Geciteerde passage:
+---+

Vooropgesteld
dat het merkwaardig is dat een religie aan de hele wereld een verbod kan opleggen
dat feitelijk alleen voor de aanhangers van deze religie geldt (het niet afbeelden
van de profeet Mohammed) en wij in het vrije westen ons in principe door
niemand hoeven te laten voorschrijven wat we wel of niet mogen
schrijven/tekenen over wie of wat dan ook, moet ik de Cartoon-wedstrijd van
Wilders betitelen als één grote mislukking als dit een statement had moeten
zijn voor de vrijheid van meningsuiting. Vooral één zin in de verklaring van
Wilders waarin hij aangeeft dat de hele actie wordt afgeblazen, is hoewel oppervlakkig
bezien slechts ongelukkig geformuleerd, bij nader inzien ook
politiek-filosofisch niet zonder consequenties. Hij stelt: “Onschuldige mensen
mogen nooit het slachtoffer worden van islamitische terreur.” (1) Daaruit zou
je logischerwijs kunnen afleiden dat ‘schuldige mensen’ misschien wel
slachtoffer mogen worden van islamitische terreur, maar de vraag is wie dat dan
zijn. Dat geeft hij aan in de zinnen die daarop volgen: “Om het risico van
slachtoffers van islamitisch geweld te vermijden, heb ik besloten de
cartoonwedstrijd niet door te laten gaan.” Met andere woorden, het islamitisch
geweld hangt direct samen met zijn cartoonwedstrijd. De cartoonwedstrijd roept
geweld op en door de wedstrijd stop te zetten neemt het geweld weer af. Dat
blijkt ook uit het feit dat de islamitische partij die in Pakistan de demonstratie
tegen Wilders organiseerde haar actie onmiddellijk heeft stopgezet, omdat haar
doel is bereikt. Ze omschrijft de demonstratie als een ‘morele overwinning’ en
vanuit haar perspectief is dat ook zo. Wilders heeft namelijk gebogen voor
de ‘terreur’ -het fenomeen dat men in diverse ontwikkelingslanden nog geen
burger-humanisme en persoonlijke verantwoordelijkheid voor eigen handelen heeft
ontwikkeld zoals in moderne beschavingen- op precies dezelfde manier als hij
andere politici in het Westen dit verwijt te doen.

+---+

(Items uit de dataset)
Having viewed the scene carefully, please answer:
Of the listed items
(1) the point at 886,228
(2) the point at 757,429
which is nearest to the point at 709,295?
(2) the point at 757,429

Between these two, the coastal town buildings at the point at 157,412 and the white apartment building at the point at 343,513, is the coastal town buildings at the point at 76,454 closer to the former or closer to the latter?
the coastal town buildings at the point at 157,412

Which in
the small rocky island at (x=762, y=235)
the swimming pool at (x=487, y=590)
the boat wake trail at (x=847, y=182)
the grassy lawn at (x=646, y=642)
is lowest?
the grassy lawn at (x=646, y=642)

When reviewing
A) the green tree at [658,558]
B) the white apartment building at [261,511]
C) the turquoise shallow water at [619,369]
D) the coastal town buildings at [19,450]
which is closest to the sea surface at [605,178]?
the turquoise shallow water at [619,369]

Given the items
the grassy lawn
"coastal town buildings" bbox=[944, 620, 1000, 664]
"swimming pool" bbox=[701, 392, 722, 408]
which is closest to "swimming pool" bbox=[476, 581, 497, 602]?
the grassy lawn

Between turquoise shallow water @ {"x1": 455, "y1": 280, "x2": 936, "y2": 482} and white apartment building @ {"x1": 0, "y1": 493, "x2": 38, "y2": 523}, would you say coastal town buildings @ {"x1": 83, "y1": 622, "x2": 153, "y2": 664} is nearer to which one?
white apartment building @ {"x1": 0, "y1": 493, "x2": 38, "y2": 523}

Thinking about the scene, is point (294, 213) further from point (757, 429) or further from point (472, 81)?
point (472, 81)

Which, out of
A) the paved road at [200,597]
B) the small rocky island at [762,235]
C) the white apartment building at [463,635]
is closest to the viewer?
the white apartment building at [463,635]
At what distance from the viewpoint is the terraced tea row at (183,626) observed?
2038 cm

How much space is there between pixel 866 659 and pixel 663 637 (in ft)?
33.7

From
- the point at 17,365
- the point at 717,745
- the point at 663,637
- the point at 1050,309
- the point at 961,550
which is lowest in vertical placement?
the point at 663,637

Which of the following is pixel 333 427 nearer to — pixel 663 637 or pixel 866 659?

+---+

Opdrachten:
a: Hoe omschrijft de islamitische partij in Pakistan de demonstratie tegen Wilders volgens de geciteerde passage?
b: Noem alle woorden of woordgroepen die in de geciteerde passage tussen enkele aanhalingstekens staan.

Antwoorden:
a: Als een ‘morele overwinning’.

b: ‘schuldige mensen’, ‘morele overwinning’, ‘terreur’